Lee Ae Ran serving a North Korean dish called seven spice chicken to North Korean defectors at her North Korean food research center. Photo courtesy of Yonhap News
Lee knew all too well what that would mean in terms of retaliation. She chose to defect with her parents and her 4-month old baby boy. In all, nine members of her close family defected, leaving behind her husband, who was not informed of the plan.
After a three-month trek through China and Vietnam, the family arrived in South Korea in December 1997. The many cultural differences they encountered were a shock. “It is tough to live in a capitalist country, because with this come many responsibilities,” she said.
To support her family, she was successively a bathroom cleaner and an insurance salesperson before going back to school at the Ewha Women’s University in central Seoul as a food and nutrition major. She subsequently became a university professor in nutrition.
“I especially wanted to remove for my child the sense of inferiority that comes from all the limitations that are applied to everything for being in the North Korean defector category,” she explained.
She also became a strong advocate for North Korean women defectors and helped children adjust to the more demanding ways of a capitalist society. “You could say that I started the work to solve my own problems,” she said.
Lee founded the South’s first culinary institute for North Korean style cooking in order to preserve the many local recipes that North Korean themselves can no longer enjoy in their own country due to shortages of ingredients caused by poverty.
Then came the North Korean restaurant Neung-ra Table, located on one of the oldest east-west thoroughfares of Central Seoul, Chongno.
There she serves Naksadon Jeongol, a North Korean style chowder made with a boiled mixture of octopus, apple, and pork; or Pyongyang Onban, boiled rice served in chicken soup; or Haeju Bibimbop, rice served with chicken breast mixed with soy sauce instead of red pepper paste; or Eobok Platter, a kind of bouillabaisse prepared with meat.
“I was doing what I was naturally supposed to do for North Korean refugees in difficult situations.”
All are prepared without any additional or artificial flavors. Only soy sauce, red pepper paste, beef broth, garlic, and onion serve as condiments.
But there is more to Lee’s ambition. She now wants to bake a “Reunification Cake,” a wheat flour-honey cake baked in the traditional Kaesong style.

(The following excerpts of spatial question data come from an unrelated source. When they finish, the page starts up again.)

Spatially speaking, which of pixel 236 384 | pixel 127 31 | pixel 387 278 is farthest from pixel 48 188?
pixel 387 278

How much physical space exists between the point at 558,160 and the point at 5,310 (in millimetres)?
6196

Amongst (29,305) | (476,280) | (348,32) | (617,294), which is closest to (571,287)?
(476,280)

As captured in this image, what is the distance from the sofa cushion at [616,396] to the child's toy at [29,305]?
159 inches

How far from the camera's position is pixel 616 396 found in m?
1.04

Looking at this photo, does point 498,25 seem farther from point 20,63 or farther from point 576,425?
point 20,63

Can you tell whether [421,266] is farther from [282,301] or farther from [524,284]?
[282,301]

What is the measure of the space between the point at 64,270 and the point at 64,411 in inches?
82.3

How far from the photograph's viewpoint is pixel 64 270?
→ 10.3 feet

She’s been baking it for a few years, but complains that she can’t increase production to satisfy the demand from customers. What is lacking are precious investment funds, she says.

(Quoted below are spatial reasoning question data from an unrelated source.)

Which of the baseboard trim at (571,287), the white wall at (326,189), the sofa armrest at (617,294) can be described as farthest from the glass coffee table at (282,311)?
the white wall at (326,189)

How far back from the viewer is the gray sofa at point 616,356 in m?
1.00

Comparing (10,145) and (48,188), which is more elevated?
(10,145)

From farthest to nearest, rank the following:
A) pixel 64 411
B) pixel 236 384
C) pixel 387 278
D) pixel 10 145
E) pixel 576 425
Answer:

Lee rebels against defectors being kept dependent on subsidies and speaks up in favor of North Korean defectors starting small businesses like her restaurant in order to become self-reliant.

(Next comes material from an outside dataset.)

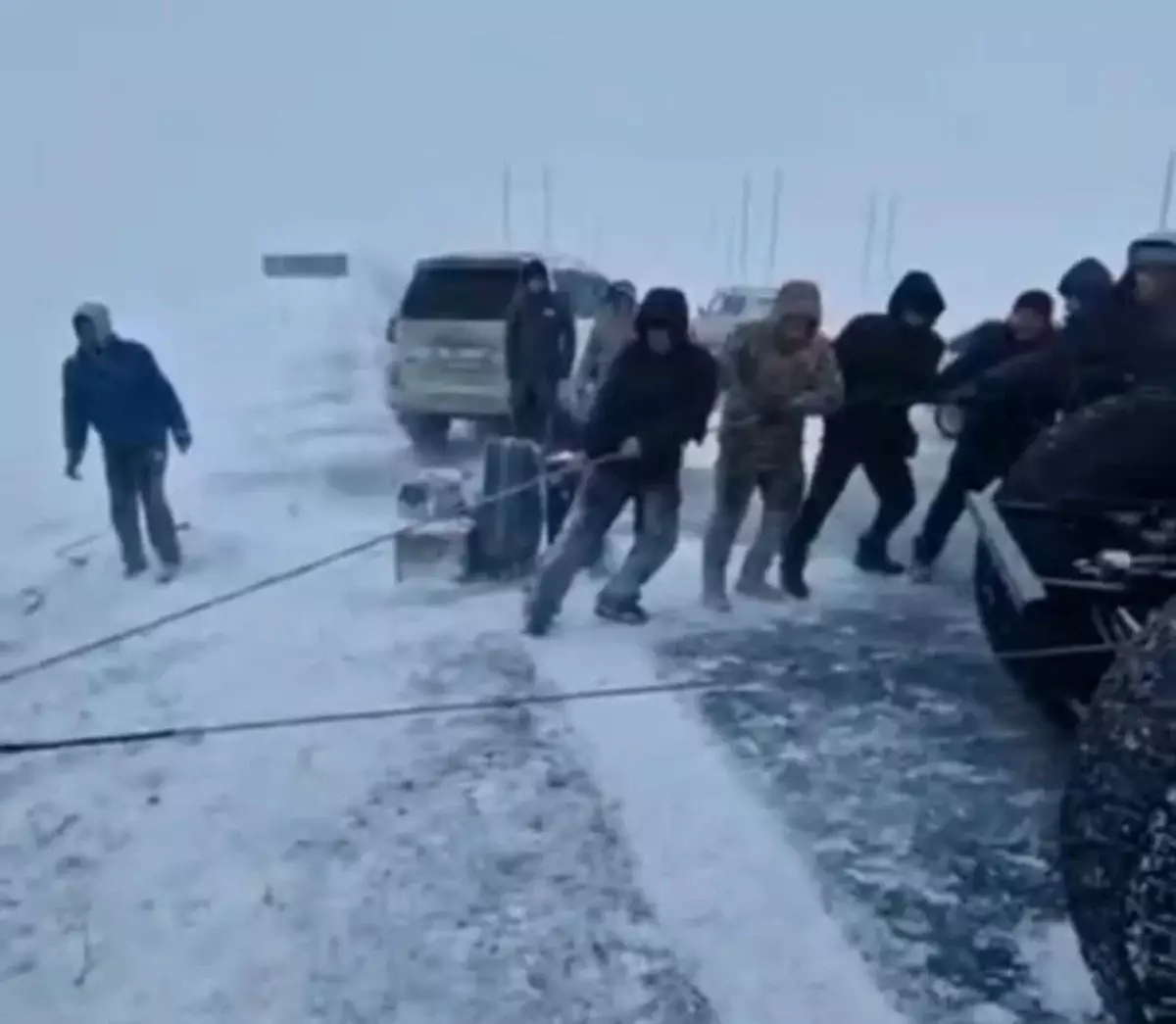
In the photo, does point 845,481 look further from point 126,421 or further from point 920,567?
point 126,421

She recognizes that defectors have their own problems when they arrive in the South because of the wide gap between the two cultures and economies. Attendance at work is one of them. This is why she feels that North Korean defectors themselves are the best intermediaries to help their compatriots adjust.
“We are helping them to adjust gradually to the South Korean culture,” she says.
“We dream of a unification where North Korean defectors can easily settle down through North Korean defector-run companies,” she says.
In 2010, Dr. Lee was honored with a Women of Courage award from the U.S. Department of State. “I was doing what I was naturally supposed to do for North Korean refugees in difficult situations,” she said then. “I’m flattered to receive such an award, although I have done nothing.”